● Problem requirements
Reproduce the records below exactly as given.

● Material provided
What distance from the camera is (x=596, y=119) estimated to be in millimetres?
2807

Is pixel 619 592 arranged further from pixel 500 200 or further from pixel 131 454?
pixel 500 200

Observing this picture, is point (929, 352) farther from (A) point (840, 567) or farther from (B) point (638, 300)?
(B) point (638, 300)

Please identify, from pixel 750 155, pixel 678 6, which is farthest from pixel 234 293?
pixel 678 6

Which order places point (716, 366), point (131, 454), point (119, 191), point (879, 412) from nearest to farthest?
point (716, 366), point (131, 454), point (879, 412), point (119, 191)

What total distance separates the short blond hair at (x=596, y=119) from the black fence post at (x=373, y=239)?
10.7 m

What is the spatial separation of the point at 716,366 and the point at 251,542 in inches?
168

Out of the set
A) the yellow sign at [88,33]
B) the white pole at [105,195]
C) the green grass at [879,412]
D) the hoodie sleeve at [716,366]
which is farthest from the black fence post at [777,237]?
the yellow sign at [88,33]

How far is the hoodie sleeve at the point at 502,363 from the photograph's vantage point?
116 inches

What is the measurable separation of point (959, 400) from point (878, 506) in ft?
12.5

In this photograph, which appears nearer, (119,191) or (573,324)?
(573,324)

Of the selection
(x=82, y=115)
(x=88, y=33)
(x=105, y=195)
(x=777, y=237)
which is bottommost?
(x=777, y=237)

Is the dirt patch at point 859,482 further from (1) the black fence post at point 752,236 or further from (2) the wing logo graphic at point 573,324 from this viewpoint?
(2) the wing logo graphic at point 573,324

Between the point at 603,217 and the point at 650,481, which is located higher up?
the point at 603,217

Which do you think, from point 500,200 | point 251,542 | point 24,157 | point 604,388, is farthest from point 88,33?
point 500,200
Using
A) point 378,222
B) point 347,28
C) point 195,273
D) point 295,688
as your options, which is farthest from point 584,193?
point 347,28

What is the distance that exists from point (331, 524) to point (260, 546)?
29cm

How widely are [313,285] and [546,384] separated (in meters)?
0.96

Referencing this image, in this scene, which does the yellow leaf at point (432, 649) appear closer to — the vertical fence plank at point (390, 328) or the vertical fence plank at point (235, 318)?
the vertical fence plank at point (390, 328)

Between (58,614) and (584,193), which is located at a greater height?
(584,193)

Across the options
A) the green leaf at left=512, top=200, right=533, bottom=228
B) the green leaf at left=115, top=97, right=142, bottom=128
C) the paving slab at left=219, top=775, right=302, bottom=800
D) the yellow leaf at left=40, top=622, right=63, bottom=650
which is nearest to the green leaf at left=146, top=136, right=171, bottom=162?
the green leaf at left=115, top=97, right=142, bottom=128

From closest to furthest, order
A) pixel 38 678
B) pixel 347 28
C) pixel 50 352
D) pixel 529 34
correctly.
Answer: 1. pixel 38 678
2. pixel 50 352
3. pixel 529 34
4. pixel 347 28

● The completed task
What distance from the camera is (x=596, y=119) estimated to be in millimetres?
2807

Is pixel 619 592 arranged further from pixel 500 200 or further from pixel 131 454?
pixel 500 200

Observing this picture, is point (929, 352) farther from (A) point (840, 567) or farther from (B) point (638, 300)?
(B) point (638, 300)

Please identify, from pixel 750 155, pixel 678 6, which is farthest from pixel 234 293?
pixel 678 6

Which order places point (716, 366), point (131, 454), point (119, 191), point (879, 412) from nearest to farthest?
point (716, 366), point (131, 454), point (879, 412), point (119, 191)

What total distance separates the short blond hair at (x=596, y=119) from the black fence post at (x=373, y=239)?
10.7 m

What is the spatial separation of the point at 716,366 and the point at 251,542 in inches?
168

Out of the set
A) the yellow sign at [88,33]
B) the white pole at [105,195]
C) the green grass at [879,412]
D) the hoodie sleeve at [716,366]
which is farthest from the black fence post at [777,237]?
the yellow sign at [88,33]

How far is the hoodie sleeve at the point at 502,363 from the photograph's vantage point?
116 inches

What is the measurable separation of point (959, 400) from point (878, 506) in ft?
12.5

In this photograph, which appears nearer, (119,191) or (573,324)?
(573,324)

Of the selection
(x=82, y=115)
(x=88, y=33)
(x=105, y=195)
(x=777, y=237)
which is bottommost?
(x=777, y=237)

Is the dirt patch at point 859,482 further from (1) the black fence post at point 752,236 or further from (2) the wing logo graphic at point 573,324 from this viewpoint?
(2) the wing logo graphic at point 573,324

Between the point at 603,217 and the point at 650,481, which is located higher up?
the point at 603,217

Which do you think, from point 500,200 | point 251,542 | point 24,157 | point 604,388, is farthest from point 88,33?
point 500,200
Using
A) point 378,222
B) point 347,28
C) point 195,273
D) point 295,688
as your options, which is farthest from point 584,193?
point 347,28

What is the distance that exists from point (331, 524) to point (260, 546)?
29cm

How widely are [313,285] and [546,384] separated (in meters)?
0.96

Referencing this image, in this scene, which does the yellow leaf at point (432, 649) appear closer to — the vertical fence plank at point (390, 328) or the vertical fence plank at point (235, 318)?
the vertical fence plank at point (390, 328)

Between (58,614) and (584,193), which is located at a greater height?
(584,193)

Across the options
A) the green leaf at left=512, top=200, right=533, bottom=228
B) the green leaf at left=115, top=97, right=142, bottom=128
C) the paving slab at left=219, top=775, right=302, bottom=800
D) the yellow leaf at left=40, top=622, right=63, bottom=650
which is nearest to the green leaf at left=146, top=136, right=171, bottom=162?
the green leaf at left=115, top=97, right=142, bottom=128

From closest to furthest, order
A) pixel 38 678
B) pixel 347 28
C) pixel 50 352
D) pixel 529 34
correctly.
Answer: 1. pixel 38 678
2. pixel 50 352
3. pixel 529 34
4. pixel 347 28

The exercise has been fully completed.